Tutor: Professor Charlene Villaseñor Black
This course centres the decolonial turn in thinking about art in the Americas, from the moment of European contact in 1492 to the current day. How can a commitment to decoloniality help us research and interpret art created in the service of colonisation and empire? How can recent scholarship on art and activism generate new understandings of the power of expressive culture? In line with recognising past history as the impetus of coloniality in the world today, this course ranges temporally from early modern visual and material culture to contemporary art, and encompasses both South and North America geographically.
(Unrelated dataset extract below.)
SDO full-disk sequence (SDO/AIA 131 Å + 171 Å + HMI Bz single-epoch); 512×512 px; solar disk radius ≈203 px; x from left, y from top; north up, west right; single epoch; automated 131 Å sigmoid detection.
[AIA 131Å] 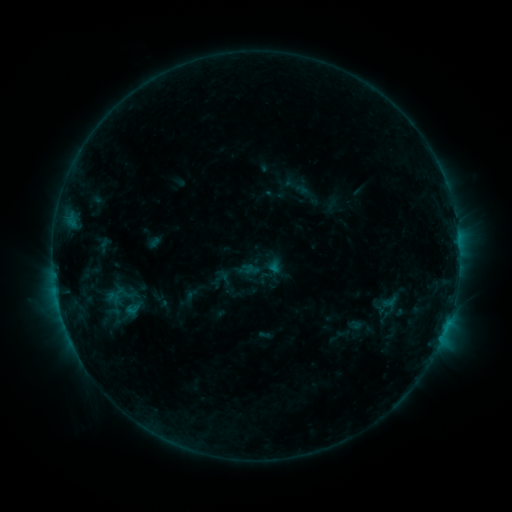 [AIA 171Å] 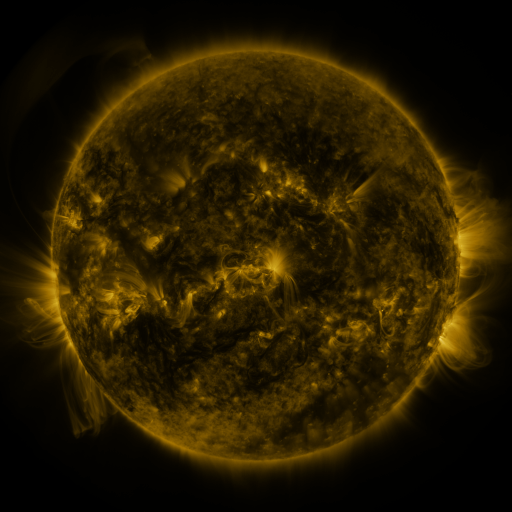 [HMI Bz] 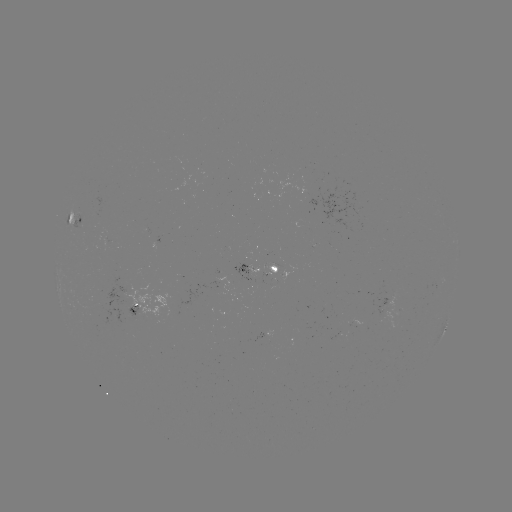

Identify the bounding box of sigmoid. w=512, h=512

Drawing attention to Afro-descendent and Indigenous voices and artistic production, the course adopts a global view, also considering influences from Europe, Asia, and the Islamic world. Readings by decolonial theorists, particularly those writing from the Americas, as well as other theoretical texts, will inform our approach to various topics and themes: hybridity and cultural exchange, indigeneity, Afro-descendent expressions, religious art, cartography, art and global trade, the Baroque and Neobaroque, materiality, gender, feminist and queer framings, art and resistance, and art and environmentalism, among other topics.
In addition to critically assessing important theoretical writings and scholars influenced by their ideas, this course encourages close study of visual objects, reliance on primary sources, and the use of community-engaged research methods (as employed in ethnic studies) when appropriate. By challenging traditional geographic and chronological frameworks, we will endeavor to open up new interpretive paths in the study of the art of the Americas, in the process questioning the Eurocentric biases of the discipline of art history.
Tutor: Professor Marko Ilic
This course offers a critical survey of the forces placing unprecedented demands on today’s art world – driving it into more anxious, reactive and contradictory configurations. Moving beyond familiar debates surrounding the so-called ‘global contemporary,’ our inquiry will be anchored in an examination of the art world’s political economy. We will explore art’s shifting dynamics in relation to identity politics and the rise of populism, to migration and conflict, as well as its entanglement with rapacious hyper-capitalism and the accelerating crisis of climate collapse. We will also consider its relationship to the all-consuming digital attention economy and the still-uncertain consequences of AI.
Focusing each week on a specific theme, with case studies drawn from different parts of the world, the course offers a perspective on where the art world stands on these issues and what kinds of solutions it proposes – or fails to propose. Together, we will discuss where the art world is now, where it might be heading, and how artists, institutions, and writers can best intervene at a time that calls for nothing less.